Potamianos v Prescott & ANR [2019] EWCA Civ 932 – Court of Appeal guidance on reasonable offers in unfair prejudice petitions.

The Court has a broad jurisdiction to assist a shareholder whose interests as a shareholder have been unfairly prejudiced by the manner in which the affairs of the company are being conducted: “it may make such order as it thinks fit” (s.996(1) of the Companies Act 2006).  The most common order made when “unfair prejudice” is established is for the shares of the prejudiced shareholder – usually a minority shareholder, whose lack of voting power leaves them without power to effect decisions – to be bought at a fair price to be determined by the Court.

It is a prerequisite for the grant of any remedy under s. 996(1) of the Companies Act 2006 that the shareholder was “unfairly prejudiced“.  It is well established that a reasonable offer to buy that shareholder’s shares at a fair value serves to ‘cure’ otherwise unfairly prejudicial conduct so as to leave the shareholder without a legal remedy (see, for example, O’Neill v Phillips [1999] 1 WLR 1092, at page 1107 per Lord Hoffmann).

In Potamianos, Lord Justice McCombe, Lord Justice Leggatt, and Lady Justice Rose stated (at paragraph 130 of their judgment) that there is “no one feature of an offer which will automatically make it either a reasonable or an unreasonable offer for this purpose“.  They went on to set out a non-exhaustive list of factors that will be relevant in most cases to the question whether or not an offer was reasonable:

  1. The price offered, or means of calculating that price, will be important.
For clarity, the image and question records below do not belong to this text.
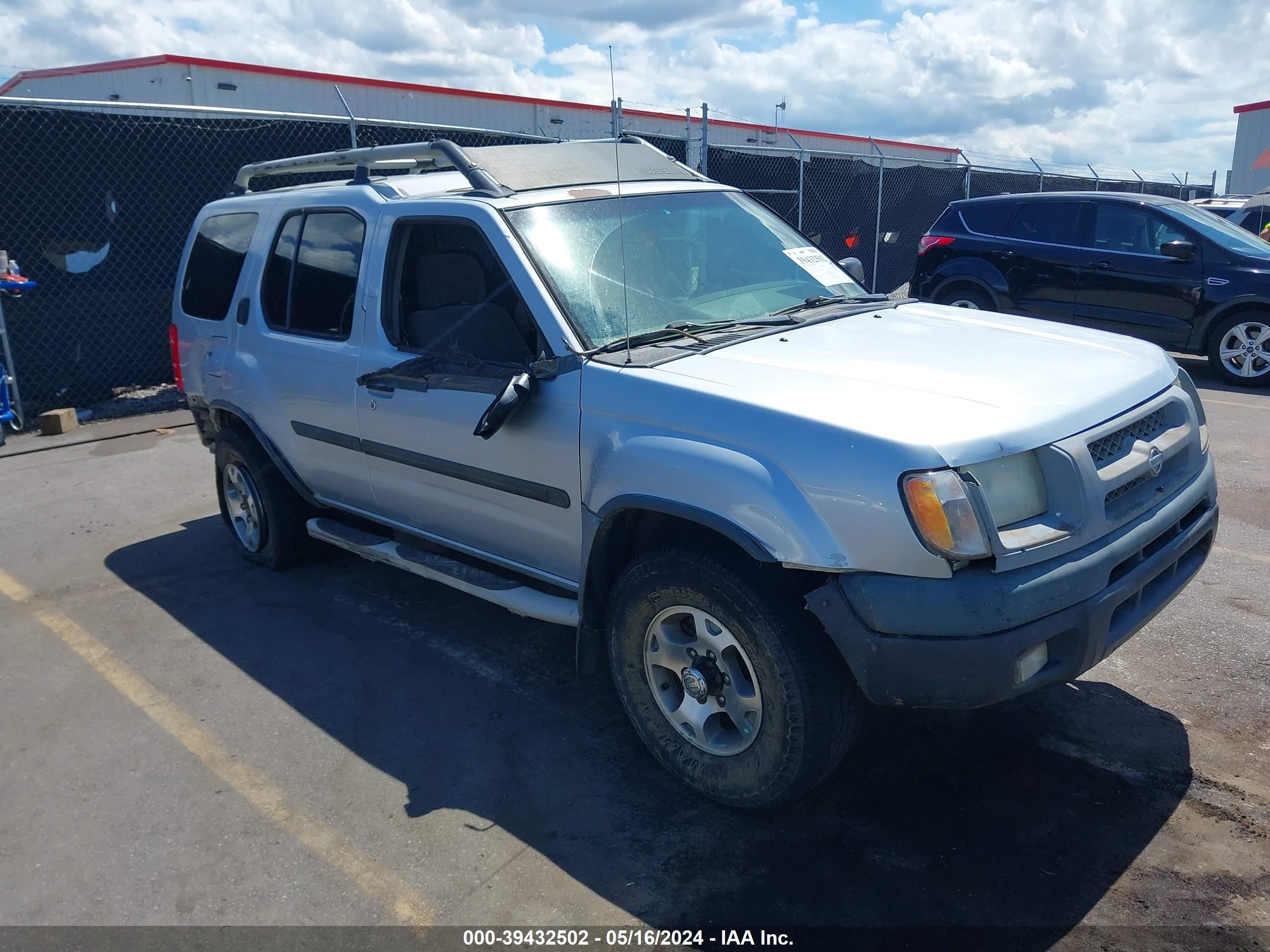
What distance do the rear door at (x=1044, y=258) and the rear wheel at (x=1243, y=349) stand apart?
137 cm

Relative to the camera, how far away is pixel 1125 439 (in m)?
3.12

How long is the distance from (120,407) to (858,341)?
8.55 m

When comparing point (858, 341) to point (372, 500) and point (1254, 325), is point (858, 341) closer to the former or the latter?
point (372, 500)

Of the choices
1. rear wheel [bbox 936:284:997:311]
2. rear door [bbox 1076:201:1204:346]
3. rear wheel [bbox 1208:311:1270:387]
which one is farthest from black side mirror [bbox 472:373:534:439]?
rear wheel [bbox 1208:311:1270:387]

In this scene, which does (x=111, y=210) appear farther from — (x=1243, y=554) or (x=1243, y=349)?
(x=1243, y=349)

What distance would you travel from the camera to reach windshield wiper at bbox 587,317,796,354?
354cm

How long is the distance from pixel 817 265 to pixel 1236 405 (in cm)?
611

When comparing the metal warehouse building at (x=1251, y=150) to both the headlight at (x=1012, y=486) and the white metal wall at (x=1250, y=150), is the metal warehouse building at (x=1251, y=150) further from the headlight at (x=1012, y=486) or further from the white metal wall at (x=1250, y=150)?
the headlight at (x=1012, y=486)

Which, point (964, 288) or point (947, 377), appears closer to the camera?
point (947, 377)

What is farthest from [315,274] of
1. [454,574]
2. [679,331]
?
[679,331]

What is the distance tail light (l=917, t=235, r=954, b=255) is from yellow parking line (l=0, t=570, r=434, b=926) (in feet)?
30.6

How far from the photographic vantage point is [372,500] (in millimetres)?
4680

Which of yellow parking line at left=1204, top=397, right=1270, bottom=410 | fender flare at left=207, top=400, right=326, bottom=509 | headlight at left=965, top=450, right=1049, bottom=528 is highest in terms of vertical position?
headlight at left=965, top=450, right=1049, bottom=528

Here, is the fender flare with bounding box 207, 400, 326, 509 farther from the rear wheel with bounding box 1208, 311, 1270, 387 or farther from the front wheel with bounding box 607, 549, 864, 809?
the rear wheel with bounding box 1208, 311, 1270, 387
An offer to buy the minority shareholder’s shares at a fixed price will not necessarily be an unfair value, but the offer must be fair to both parties.  An important factor as to the reasonableness or unreasonableness of an offer is therefore the ability of the prejudiced shareholder to be able to satisfy himself that the figure offered is a reasonable one, and to be able to do so before he has to decide whether to accept or reject the offer.  The Court of Appeal cited the example that a fixed price offer will rarely be fair if the prejudiced shareholder (or his advisers) are not given access to company documents needed to understand how the price was arrived at and whether that valuation is reasonable.
  1. The likelihood of the majority shareholder being able to implement the offer made. An offer is not only reasonable if it becomes binding immediately upon acceptance.  But, the question of how likely it appeared at the time that the majority shareholder would go through with the offer may be relevant to the reasonableness of an offer.  To illustrate this, the Court of Appeal noted a previous case in which an offer expressed to be “subject to affordability” was not reasonable in the circumstances (Re Flex Associates Ltd [2009] EWHC 2690 (Ch)).
  1. The proximity of the offer to the unfairly prejudicial conduct complained of. It is not the case that an offer made before prejudicial conduct takes place can never amount to a reasonable offer, but the timing of an offer may be significant.  The Court of Appeal gave the example of a wrongful exclusion from management of the company and whether at the time the offer was made all that the prejudiced shareholder could reasonably expect was that he would be bought out, so as to enable he and his former business partners to go their separate ways.  Or, if the offer was made before the relationship had broken down the prejudiced shareholder may act reasonably in refusing the offer: he may have a legitimate hope that the relationship can be patched up.  The fact that, with hindsight, the relationship did break down irretrievably does not mean that an offer made before this became apparent should have been accepted.

On the facts of Potamianos, the Court of Appeal held that none of the offers relied on by the majority shareholder, Mr. Prescott, rendered fair Dr. Potamianos’ exclusion from the company and that Dr. Potamianos was entitled to an order that his shares be bought at a fair price, such price to be determined by the Court at a subsequent trial.

Blake Morgan LLP represented Dr. Potamianos.